Bangladesh Bank has started inspecting 26 commercial banks including four state-owned banks for scrutinising their profit, classified loan and its
provision, and rescheduling of classified loans, said central bank officials.
The BB inspection will end late March of this year. The central bank will inspect the other banks in a second phase after first quarter of this year.
A senior BB official told New Age on Wednesday that the central bank had started the inspecting from January 15 in a bid to tackle the forgery case in the banking sector.
He said the BB usually inspected eight to 10 banks in a certain quarter but it had started scrutinising 26 banks for the first time due to an increasing trend of embezzlement in the banking sector.
BB inspection teams comprised by department of banking inspection one and two are conducting the scrutiny on the basis of the 26 banks’ financial conditions till December 31, 2012, he said.
He said the BB had selected the 26 banks as their financial conditions were lower than the other banks.
The 26 banks are — Sonali Bank, Janata Bank, Agrani Bank, Rupali Bank, BASIC Bank, Bangladesh Development Bank, Bangladesh Commerce Bank, AB Bank, Al-Arafah Islami Bank, The City Bank, Dutch-Bangla Bank, First Security Islami Bank, IFIC Bank, ICB Islamic Bank, Islami Bank Bangladesh, Jamuna Bank, Mutual Trust Bank, NCC Bank, Pubali Bank, Shahjalal Islami Bank, Social Islami Bank, Southeast Bank, ONE Bank, Standard Chartered Bank, Citibank NA, and National Bank of Pakistan.
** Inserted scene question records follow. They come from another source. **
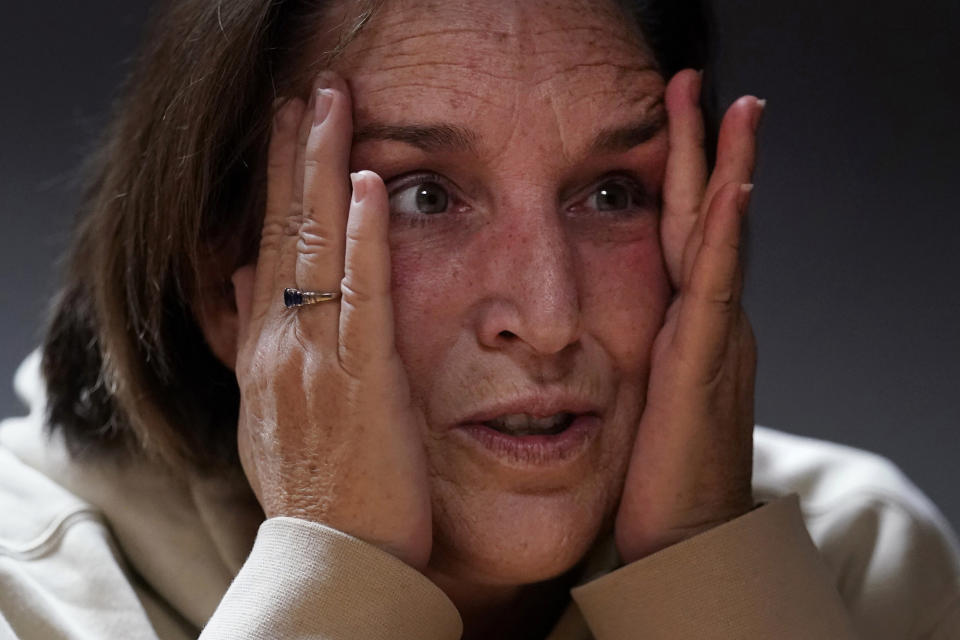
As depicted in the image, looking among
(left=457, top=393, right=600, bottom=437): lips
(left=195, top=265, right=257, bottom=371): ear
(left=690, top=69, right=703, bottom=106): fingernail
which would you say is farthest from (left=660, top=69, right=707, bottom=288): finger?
(left=195, top=265, right=257, bottom=371): ear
Another BB official said the central bank had selected the banks on the basis of their CAMELS (capital, asset, management, earning, liquidity and sensitivity) rating.
He said a number of banks had recently declared their operating profit for 2012 which was higher from that of 2011.
It has already been emerged a question that how the banks attained the robust operating profit despite a turmoil economic situation in 2012, he said.
The crises in the banking sector increased due to Hallmark Group-Sonali Bank scam and unrest situation in the capital market, he said.
The BB inspection teams will examine the banks whether they have earned the profit or not, the official said.
The net profit of a significant number of banks may drastically decline as they have to implement the new BB guideline for loan classification, provisioning and rescheduling from the last quarter (October-December) of 2012, he said.
The BB will examine the assets quality of the banks in a bid to differentiate between the classified loan and the general loan.
Besides, the BB will also scrutiny the banks whether they are maintaining the provision against classified loans.
‘The BB will take stern punitive action against the bank which will be found not maintaining the central bank’s rules and regulation.’